While recalling that metrology was the science of measurement and the component of the National Quality Infrastructure (NQI) that ensured accuracy of measurements to the international system of units (SI), he observed that the institution that provided and ensured this accuracy and traceability of measurement in every country was the National Metrology Institution (NMI) which according to him was domiciled in Standards Organization of Nigeria (SON) and located in Enugu state.
According to him,” We also know that NMI is the custodian of the national primary measurement standards for all fields of measurements namely: – mass, volume, length, pressure, temperature, force, etc. It is therefore our informed opinion that building adequate infrastructure for metrology in Nigeria will provide the required confidence in Made-in-Nigeria products and services and will be highly competitive amongst the foreign products. In other words if Nigeria must benefit from AfCFTA we must ensure NMI is made to be adequately functional and proactive to quality assurance and standards.
“And for us in NAGAFF, we have to continue to advise the government through our public policy advocacy, the need for government to pay greater attention to the informal sector groups than the present position wherein the government has continued with uncommon support for the organized private sector with their bogus and unverifiable economic inputs to the ailing economy.
“We have also and severally advised government to return Standards Organisation of Nigeria (SON) to the ports and borders rather than the present situation wherein they are only invited when the need arises at the ports. It is on record that even when their interest is indicated, the products may have been released and exited out of the ports and borders. Indeed the Nigeria Customs operatives are not conversant and familiar with matters on quality assurance and standards. Our informed position at the entry points is to state clearly that if we must make gain from the free trade agreement, SON is the roadmap, meaning that NMI and SON efficiency are of utmost importance.
“The other critical infrastructure is steady power generation and distribution and indeed human resource development and management.
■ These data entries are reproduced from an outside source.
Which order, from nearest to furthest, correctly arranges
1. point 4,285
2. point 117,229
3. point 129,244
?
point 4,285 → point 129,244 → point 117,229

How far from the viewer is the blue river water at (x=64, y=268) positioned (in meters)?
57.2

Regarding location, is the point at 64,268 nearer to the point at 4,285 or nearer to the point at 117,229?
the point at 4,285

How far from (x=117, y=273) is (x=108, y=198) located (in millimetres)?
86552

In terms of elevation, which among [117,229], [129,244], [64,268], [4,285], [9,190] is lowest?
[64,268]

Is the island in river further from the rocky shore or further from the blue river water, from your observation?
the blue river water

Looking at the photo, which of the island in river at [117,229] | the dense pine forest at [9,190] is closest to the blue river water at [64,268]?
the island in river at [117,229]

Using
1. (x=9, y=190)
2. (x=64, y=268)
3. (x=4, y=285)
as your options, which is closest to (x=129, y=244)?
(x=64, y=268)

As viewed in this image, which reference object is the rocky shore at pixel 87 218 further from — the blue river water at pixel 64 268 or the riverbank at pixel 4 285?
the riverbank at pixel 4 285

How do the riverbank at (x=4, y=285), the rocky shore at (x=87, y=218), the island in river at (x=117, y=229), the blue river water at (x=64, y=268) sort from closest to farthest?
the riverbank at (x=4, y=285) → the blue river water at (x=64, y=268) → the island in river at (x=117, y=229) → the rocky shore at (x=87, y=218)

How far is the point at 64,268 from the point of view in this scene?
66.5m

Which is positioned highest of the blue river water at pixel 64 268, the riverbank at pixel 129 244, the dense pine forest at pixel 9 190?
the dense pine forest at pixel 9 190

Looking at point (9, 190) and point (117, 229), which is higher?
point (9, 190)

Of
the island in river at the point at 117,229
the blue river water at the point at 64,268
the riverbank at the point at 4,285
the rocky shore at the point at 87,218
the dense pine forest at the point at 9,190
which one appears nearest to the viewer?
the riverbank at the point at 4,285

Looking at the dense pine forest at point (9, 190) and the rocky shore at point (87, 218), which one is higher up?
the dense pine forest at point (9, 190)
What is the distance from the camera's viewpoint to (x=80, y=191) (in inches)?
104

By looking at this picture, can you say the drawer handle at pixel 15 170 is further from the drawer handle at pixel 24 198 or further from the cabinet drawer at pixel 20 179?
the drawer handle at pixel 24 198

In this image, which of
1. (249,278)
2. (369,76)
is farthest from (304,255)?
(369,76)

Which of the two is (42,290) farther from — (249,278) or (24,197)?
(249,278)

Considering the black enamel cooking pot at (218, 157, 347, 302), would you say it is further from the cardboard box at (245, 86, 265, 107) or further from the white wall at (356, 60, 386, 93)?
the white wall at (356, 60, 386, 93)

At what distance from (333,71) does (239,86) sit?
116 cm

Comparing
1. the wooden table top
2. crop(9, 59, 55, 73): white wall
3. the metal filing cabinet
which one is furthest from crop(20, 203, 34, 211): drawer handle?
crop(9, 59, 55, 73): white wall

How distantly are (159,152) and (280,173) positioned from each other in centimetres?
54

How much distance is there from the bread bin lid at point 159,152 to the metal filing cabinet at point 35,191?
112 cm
Otherwise AfCFTA may become an economic suicide for Nigeria”.
He therefore recommended that President Buhari should delay the implementation of AfCFTA for the next one year, invite SON management to tell him what shall help them to discharge their statutory duty effectively and efficiently, engage NAGAFF, CRFFN and other sister associations to make inputs on how best the free trade agreement can be implemented operationally at the entry points.
He further recommended that the Nigerian Customs as the lead agency of the government at the nation’s entry points, may wish to engage the critical stakeholders in conjunction with SON, Nigerian Shippers’ Council (NSC) and the National Agency for Food, Drug Administration and Control (NAFDAC) to educate and enlighten the informal sector groups on matters of compliance to customs regulations and quality assurance and standards of products entering Nigeria.
Aniebonam who is also the National Chairman of the New Nigeria Peoples Party (NNPP) informed advised that inherent abuse on ECOWAS treaties and implementation should be a guide to that of free trade in Africa adding that Nigeria definitely was a target while also acknowledging that it must not be an island.
”At this juncture, it has become pertinent to take a flash back into history, especially the ETLS programme, which eventually, left Nigeria and its economy badly bruised. Nigeria has a large market no doubt. It ended up serving as a dumping ground for products from other African countries which may have repackaged the products originally manufactured outside Africa.
“We therefore urge the Government to be circumspect in commencing the implementation of the AfCFTA. Some safeguard measures as we mentioned above should be put in place first. Recall that in 1999 – 2001, NAGAFF advocated that the Nigerian Ports must take proactive measures noting that our ports are undergoing second phase of development wherein manufacturing firms started springing up in the ports arena. Truck parks became an issue within the ports. We advised that truck terminals should be established outside the ports on call up system. Nobody listened to us and today the issue of truck parks is a problem”, he added.